This figure shows the expected morning rise, or the cortisol awaking response, from waking until about half an hour after waking, followed by a rapid decline until 4.5 hours after waking, followed by a more gradual late afternoon decline until 15 hours after waking and finally, for respondents who are awake more than 15 hours we find a flattening of their cortisol rhythm to a late night plateau. The first three slopes are statistically significantly different from zero at p<0.01; slope 4 was not statistically different from zero. Model-predicted mean wakening value, peak and nadir, are 13.88 nmol/L, 19.09 nmol/L, and 2.00 nmol/L respectively. Estimated area under the log-cortisol curve (AUC) was 29.39 ln(nmol/L+1)-hours.

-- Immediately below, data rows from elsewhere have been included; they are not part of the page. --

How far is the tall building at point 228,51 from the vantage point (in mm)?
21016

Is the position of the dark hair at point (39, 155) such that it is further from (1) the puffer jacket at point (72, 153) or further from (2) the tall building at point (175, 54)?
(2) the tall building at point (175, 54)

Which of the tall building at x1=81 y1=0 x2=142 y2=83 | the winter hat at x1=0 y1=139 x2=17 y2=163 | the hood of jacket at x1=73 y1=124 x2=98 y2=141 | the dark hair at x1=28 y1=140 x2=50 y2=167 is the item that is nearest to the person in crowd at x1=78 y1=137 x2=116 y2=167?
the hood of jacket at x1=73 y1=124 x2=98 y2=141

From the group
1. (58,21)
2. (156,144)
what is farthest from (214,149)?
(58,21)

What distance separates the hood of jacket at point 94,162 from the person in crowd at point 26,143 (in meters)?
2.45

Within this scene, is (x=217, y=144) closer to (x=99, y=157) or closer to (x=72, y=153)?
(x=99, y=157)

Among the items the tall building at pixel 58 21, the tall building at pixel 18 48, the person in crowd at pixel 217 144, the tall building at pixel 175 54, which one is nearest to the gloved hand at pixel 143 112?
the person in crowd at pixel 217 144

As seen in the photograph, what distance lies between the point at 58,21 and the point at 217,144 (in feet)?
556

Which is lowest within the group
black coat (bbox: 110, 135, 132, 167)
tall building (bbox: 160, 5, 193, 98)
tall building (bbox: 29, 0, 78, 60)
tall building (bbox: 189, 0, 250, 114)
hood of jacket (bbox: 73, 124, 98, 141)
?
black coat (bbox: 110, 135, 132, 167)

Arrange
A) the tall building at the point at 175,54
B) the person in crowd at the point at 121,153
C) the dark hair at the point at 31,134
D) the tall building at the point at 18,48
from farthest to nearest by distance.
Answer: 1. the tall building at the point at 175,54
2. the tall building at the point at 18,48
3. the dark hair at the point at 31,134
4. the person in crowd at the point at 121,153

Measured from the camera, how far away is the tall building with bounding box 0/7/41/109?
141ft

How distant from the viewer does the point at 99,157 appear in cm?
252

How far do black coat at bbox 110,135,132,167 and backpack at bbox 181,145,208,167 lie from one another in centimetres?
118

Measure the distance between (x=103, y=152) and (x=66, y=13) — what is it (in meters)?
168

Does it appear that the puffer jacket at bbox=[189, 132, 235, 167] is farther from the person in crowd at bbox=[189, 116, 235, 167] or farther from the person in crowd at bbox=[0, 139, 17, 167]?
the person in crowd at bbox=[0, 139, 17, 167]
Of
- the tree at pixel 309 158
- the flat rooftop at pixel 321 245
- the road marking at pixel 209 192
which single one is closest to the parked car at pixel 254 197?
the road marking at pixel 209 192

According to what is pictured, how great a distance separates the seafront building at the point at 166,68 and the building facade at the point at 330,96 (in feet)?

Table 2 shows the results of our fully-adjusted models predicting Wave 2 salivary cortisol over the day as a function of Wave 2 social strain scores. This table displays the association between concurrent social strain on the waking value (intercept) and the four slopes, as well as the model estimated peak (highest point), nadir (lowest point) and the full area under the curve for the day (AUC). We present results for mean strain (averaged across spouse, family, friends). Measures are treated as continuous in these models (range: 1 to 4). These results provide a cross-sectional snapshot of the relationship between the cortisol rhythm and social strain.

Table 2.

Coefficients and Standard Errors from Spline Models of log cortisol+1 (nmol/L) as a Function of Wave 2 Social Strain, (n=1,502)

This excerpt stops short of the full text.